# WRITTEN INSTRUCTION
Please render every line of the records below as a JSON list of strings, one string per line, leaving out blank lines.

-- start MATERIAL SHOWN --

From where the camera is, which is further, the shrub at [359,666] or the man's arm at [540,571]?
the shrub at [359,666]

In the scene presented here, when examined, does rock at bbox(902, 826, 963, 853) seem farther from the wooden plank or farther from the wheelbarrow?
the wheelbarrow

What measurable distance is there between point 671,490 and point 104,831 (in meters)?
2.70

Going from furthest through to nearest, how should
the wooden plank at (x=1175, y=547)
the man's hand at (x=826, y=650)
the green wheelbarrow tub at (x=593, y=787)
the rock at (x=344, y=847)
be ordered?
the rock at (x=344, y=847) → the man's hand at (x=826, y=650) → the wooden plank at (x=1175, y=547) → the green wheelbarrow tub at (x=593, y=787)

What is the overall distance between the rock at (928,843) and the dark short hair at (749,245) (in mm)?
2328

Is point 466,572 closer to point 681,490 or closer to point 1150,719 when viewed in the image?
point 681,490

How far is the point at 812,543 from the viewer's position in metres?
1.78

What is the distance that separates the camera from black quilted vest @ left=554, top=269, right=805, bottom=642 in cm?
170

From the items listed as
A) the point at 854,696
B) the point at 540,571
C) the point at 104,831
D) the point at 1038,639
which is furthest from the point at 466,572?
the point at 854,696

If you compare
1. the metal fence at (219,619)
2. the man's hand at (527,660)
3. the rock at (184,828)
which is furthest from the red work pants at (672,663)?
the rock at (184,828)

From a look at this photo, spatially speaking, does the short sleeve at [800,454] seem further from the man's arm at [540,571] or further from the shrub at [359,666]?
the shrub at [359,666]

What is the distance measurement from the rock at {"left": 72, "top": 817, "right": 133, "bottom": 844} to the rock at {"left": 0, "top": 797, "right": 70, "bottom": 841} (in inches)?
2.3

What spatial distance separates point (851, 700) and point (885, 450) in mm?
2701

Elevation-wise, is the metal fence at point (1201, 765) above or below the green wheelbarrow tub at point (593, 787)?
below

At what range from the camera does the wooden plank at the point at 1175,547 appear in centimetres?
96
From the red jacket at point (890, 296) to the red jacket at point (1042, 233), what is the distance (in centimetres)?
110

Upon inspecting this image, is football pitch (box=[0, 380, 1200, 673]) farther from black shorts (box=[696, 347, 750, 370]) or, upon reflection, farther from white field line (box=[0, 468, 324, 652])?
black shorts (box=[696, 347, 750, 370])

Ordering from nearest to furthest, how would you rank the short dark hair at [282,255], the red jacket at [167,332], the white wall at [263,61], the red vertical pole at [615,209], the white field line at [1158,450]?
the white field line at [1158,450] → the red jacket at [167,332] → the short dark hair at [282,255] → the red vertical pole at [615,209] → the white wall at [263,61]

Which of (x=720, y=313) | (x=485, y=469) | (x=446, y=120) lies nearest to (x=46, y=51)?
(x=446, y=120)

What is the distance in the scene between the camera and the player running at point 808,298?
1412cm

-- end MATERIAL SHOWN --

# FULL ANSWER
[
  "From where the camera is, which is further, the shrub at [359,666] or the man's arm at [540,571]?",
  "the shrub at [359,666]",
  "In the scene presented here, when examined, does rock at bbox(902, 826, 963, 853) seem farther from the wooden plank or farther from the wheelbarrow?",
  "the wheelbarrow",
  "What measurable distance is there between point 671,490 and point 104,831 (in meters)?",
  "2.70",
  "Going from furthest through to nearest, how should",
  "the wooden plank at (x=1175, y=547)",
  "the man's hand at (x=826, y=650)",
  "the green wheelbarrow tub at (x=593, y=787)",
  "the rock at (x=344, y=847)",
  "be ordered?",
  "the rock at (x=344, y=847) → the man's hand at (x=826, y=650) → the wooden plank at (x=1175, y=547) → the green wheelbarrow tub at (x=593, y=787)",
  "What is the overall distance between the rock at (928,843) and the dark short hair at (749,245) (in mm)?",
  "2328",
  "Is point 466,572 closer to point 681,490 or closer to point 1150,719 when viewed in the image?",
  "point 681,490",
  "How far is the point at 812,543 from the viewer's position in metres?",
  "1.78",
  "What is the distance that separates the camera from black quilted vest @ left=554, top=269, right=805, bottom=642 in cm?",
  "170",
  "From the items listed as",
  "A) the point at 854,696",
  "B) the point at 540,571",
  "C) the point at 104,831",
  "D) the point at 1038,639",
  "which is furthest from the point at 466,572?",
  "the point at 854,696",
  "If you compare",
  "1. the metal fence at (219,619)",
  "2. the man's hand at (527,660)",
  "3. the rock at (184,828)",
  "which is furthest from the red work pants at (672,663)?",
  "the rock at (184,828)",
  "From a look at this photo, spatially speaking, does the short sleeve at [800,454] seem further from the man's arm at [540,571] or further from the shrub at [359,666]?",
  "the shrub at [359,666]",
  "What is the distance measurement from the rock at {\"left\": 72, \"top\": 817, \"right\": 133, \"bottom\": 844} to the rock at {\"left\": 0, \"top\": 797, \"right\": 70, \"bottom\": 841} (in inches)?",
  "2.3",
  "What spatial distance separates point (851, 700) and point (885, 450) in mm?",
  "2701",
  "Elevation-wise, is the metal fence at point (1201, 765) above or below the green wheelbarrow tub at point (593, 787)?",
  "below",
  "At what range from the camera does the wooden plank at the point at 1175,547 appear in centimetres?",
  "96",
  "From the red jacket at point (890, 296) to the red jacket at point (1042, 233), what is the distance (in centimetres)?",
  "110",
  "Upon inspecting this image, is football pitch (box=[0, 380, 1200, 673]) farther from black shorts (box=[696, 347, 750, 370]) or, upon reflection, farther from white field line (box=[0, 468, 324, 652])?",
  "black shorts (box=[696, 347, 750, 370])",
  "Ordering from nearest to furthest, how would you rank the short dark hair at [282,255], the red jacket at [167,332], the white wall at [263,61], the red vertical pole at [615,209], the white field line at [1158,450]?",
  "the white field line at [1158,450] → the red jacket at [167,332] → the short dark hair at [282,255] → the red vertical pole at [615,209] → the white wall at [263,61]",
  "Which of (x=720, y=313) | (x=485, y=469) | (x=446, y=120) lies nearest to (x=46, y=51)?",
  "(x=446, y=120)",
  "What is the distance in the scene between the camera and the player running at point 808,298?",
  "1412cm"
]